▸ **Extrait choisi**:
Depuis quelques temps, lorsque je croise dans la rue ces espèces d'êtres bizarres à la coupe militaire sur le coté et chevaline sur le dessus, je ne peux pas m'empêcher de réprimer un violent haut le cœur, rien qu'à l'idée qu'ils doivent selon toute probabilité graviter autour des 16 ans, et que ma foi, c'est l'âge à partir duquel j'ai connu une bonne partie de mes amis d'aujourd'hui.
Et quand rentré à la maison, je regarde une photo de cette époque, je me dis que la vache, on revient de loin, tout de même.
Le lycée, plus je m'en éloigne (notez bien que je ne dis pas encore la même chose de la fac, alors qu'il s'agit là encore bel et bien d'une période honteusement révolue), plus j'y repense non sans une certaine tendresse, ce qui peut sembler paradoxal de la part de quelqu'un ne manquant jamais une occasion d'aller s'y « soulager » en revenant de la Place St Pierre, rite immuable auquel nous sacrifions d'ailleurs régulièrement avec mes amis.
C'est dit le plus innocemment possible, mais petits lycéens de Fermat : ne vous appuyez jamais au grand portail vert.
... Ou l'on pourrait voir réapparaître des épidémies de type Peste noire dans la ville rose incessement sous peu, disons.
« Tuer le lycée », expression qui mériterait d'être aussi largement consacrée que celle visant le père, j'avais commencé à le faire dès ma dernière année dans ses locaux. Je pourrais même remonter plus loin, c'est à dire au jour où une CPE qui m'avait pris en affection m'avait donné le plus singulier conseil que puisse asséner une CPE à un lycéen s'angoissant à la vue de ses notes dépassant que très rarement la température de l'eau sous la banquise : « Nico, après tout, tu t'en fiches de tes notes, il n'y a plus de barrages qui puissent te contraindre de redoubler (j'étais en première), il te faudra juste avoir le Bac dans 2 ans, point barre ! ».
... Ma vie ne serait plus jamais la même.
Sans parler de mes résultats à venir, qui virèrent d'indécents de médiocrité à consternant de nullité en moins de deux.
Ceci étant, je n'ai jamais aussi bien « tué » le lycée que lorsque j'ai mêlé cette antre du non-dit bien pensant, où l'on pouvait se ramasser une heure de colle pour un bisou de couloir avec un peu trop de langue, bref, cette maison n'illustrant que trop bien le foyer du bon petit diable (ce nul bouquin que l'on s'est tous tapés en primaire, rah !) et dirigée par la main de fer d'une femme aussi glamour et joyeuse qu'une mère Térésa engagée dans les Marines.

▸ **Consigne écrite A**:
Répondez à ces questions sur le texte sur les années de lycée ci-dessus :
(i) Vers quel âge sont sans doute les jeunes à la coupe militaire croisés dans la rue ?
(ii) À quoi les petits lycéens de Fermat ne doivent-ils jamais s'appuyer ?
(iii) En quelle classe était Nico quand la CPE lui a donné son conseil ?
▸ **Consigne écrite B**:
Prolongez le texte sur les années de lycée à partir de sa dernière phrase.

▸ **Données fournies**:
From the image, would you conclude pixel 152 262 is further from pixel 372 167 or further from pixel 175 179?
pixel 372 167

▸ **Réponse A**:
(i) Vers 16 ans.
(ii) Au grand portail vert.
(iii) En première.

▸ **Réponse B**:
Je suis devenu terriblement nuancé, décidément.
C'est ainsi que au cours de l'année 2002, j'allais passer les quelques jours qui servent théoriquement à réviser le Bac (tout au long de mes études, ma notion de révision s'est le plus apparentée à la notion de « première lecture découverte, la veille de l'épreuve aux alentours de 3h du mat ... ») à trainer au lycée avec ma blonde d'alors, qui en plus d'être ma « première », avait l'exquise qualité d'être l'illustration parfaite de la personne n'ayant pas froid aux yeux.
J'ai ... beaucoup appris à son contact, pour rester toujours en termes courtois.
En salles d'études, au rez de chaussée, j'allais particulièrement réviser les sciences physiques, lorsque j'allais découvrir les joies de, hum, les révisions « survolées » à deux de la mécanique des fluides.
Ce qui amena la (jolie) blonde a ce sobre constat qui restera gravé à vie dans ma mémoire :
« C'est que c'est puissant, ces trucs là ! »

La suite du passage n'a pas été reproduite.